Da der Kündigungsbeschluss ab dem Zeitpunkt des Zugangs bei dem Arbeitnehmer Wirkung entfaltet, wird Arbeitgebern empfohlen, sich den Empfang der Kündigung schriftlich vom Arbeitnehmer bestätigen zu lassen.

Das ArbGB nennt Situationen, in denen der Arbeitgeber nicht kündigen darf: hierzu gehören die krankheitsbedingte Arbeitsunfähigkeit, die zuvor bekanntgegebene Schwangerschaft, der Mutterschaftsurlaub, Elternzeit für Kinder bis zu einem Alter von zwei Jahren (bei Kindern mit Behinderung bis zu drei Jahren), des Erholungsurlaubs usw. (Art. 60 Abs. 1 ArbGB).
Kündigungen können mittels einer Kündigungsschutzklage angefochten werden.
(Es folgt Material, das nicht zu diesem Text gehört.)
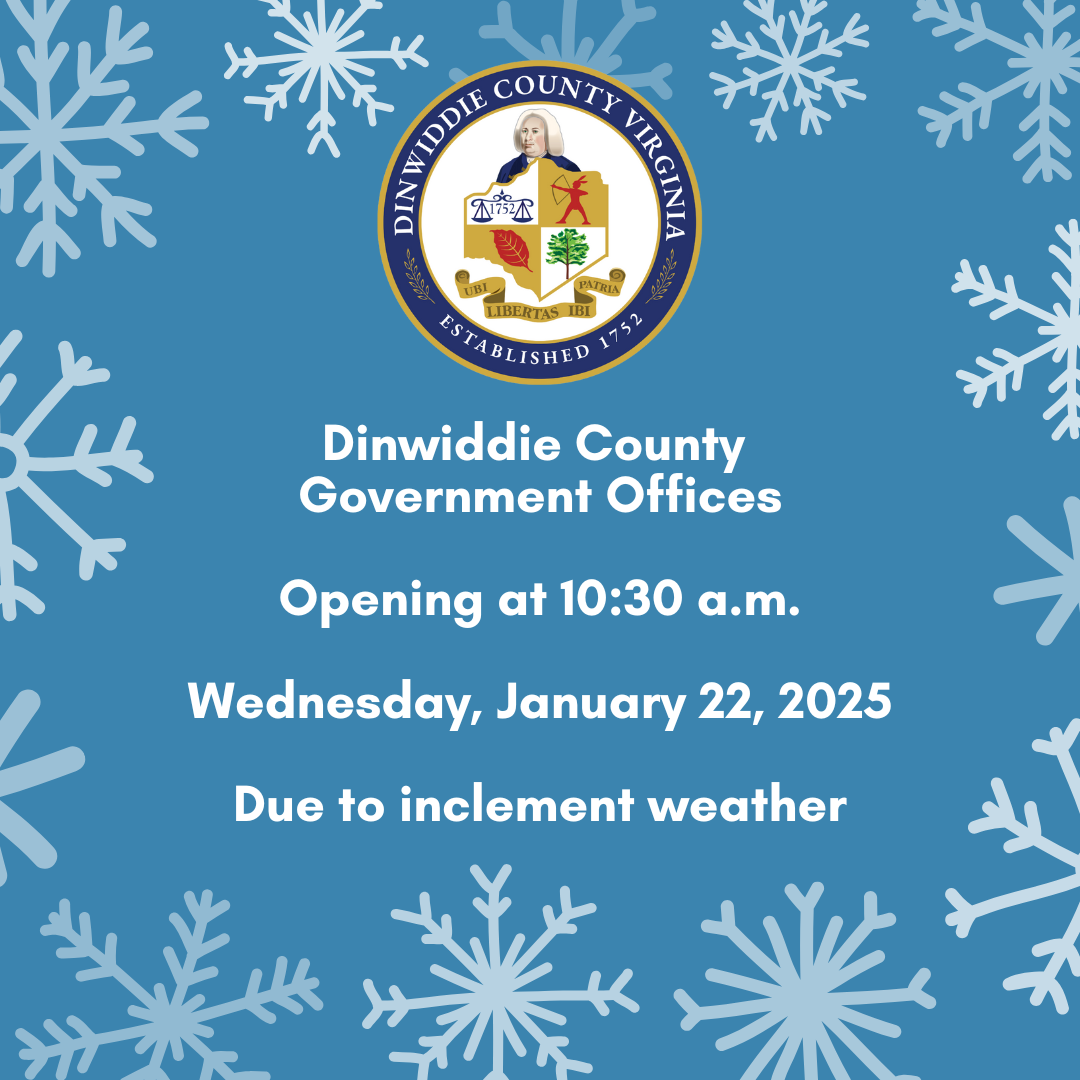 DINWIDDIE COUNTY VIRGINIA

1752

UBI LIBERTAS IBI PATRIA

ESTABLISHED 1752

Dinwiddie County Government Offices

Opening at 10:30 a.m.

Wednesday, January 22, 2025

Due to inclement weather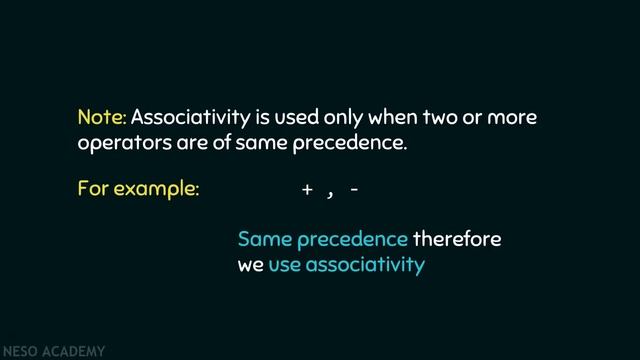 Note: Associativity is used only when two or more operators are of same precedence.

For example: + , -

Same precedence therefore we use associativity

NESO ACADEMY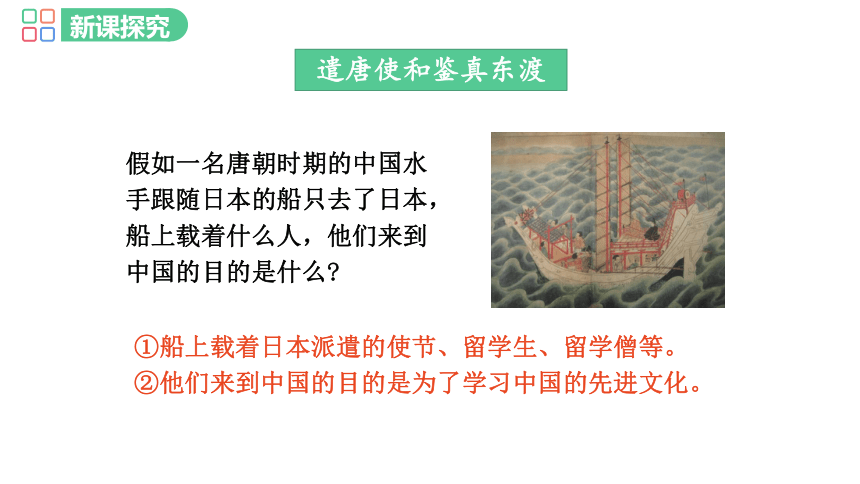 新课探究

遣唐使和鉴真东渡

假如一名唐朝时期的中国水手跟随日本的船只去了日本，船上载着什么人，他们来到中国的目的是什么？

①船上载着日本派遣的使节、留学生、留学僧等。
②他们来到中国的目的是为了学习中国的先进文化。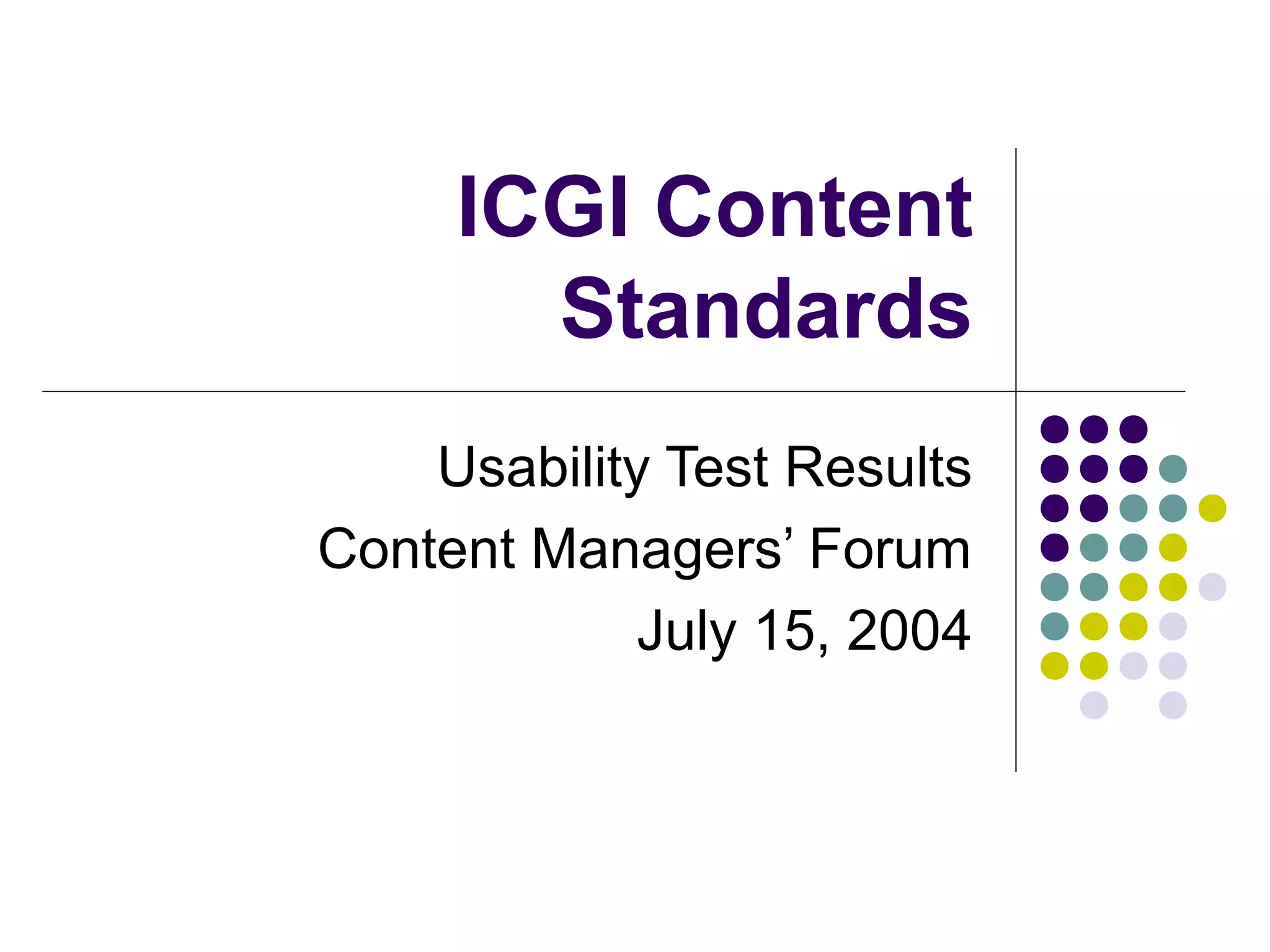 ICGI Content Standards

Usability Test Results

Content Managers’ Forum

July 15, 2004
Wird die Unrechtmäßigkeit der verfügten Kündigung festgestellt, hat der Arbeitnehmer Anspruch auf die entgangene Vergütung und (auf Antrag) auf Wiedereinstellung auf die vorherige Stelle (Art. 80 ARbGB). Die etwa aus Deutschland bekannte „Vergleichskultur“ ist in Rumänien nicht anzutreffen; Arbeitsstreitigkeiten infolge Kündigungen dürften daher seltener, jedoch meist auf die Wiedereinstellung gerichtet sein.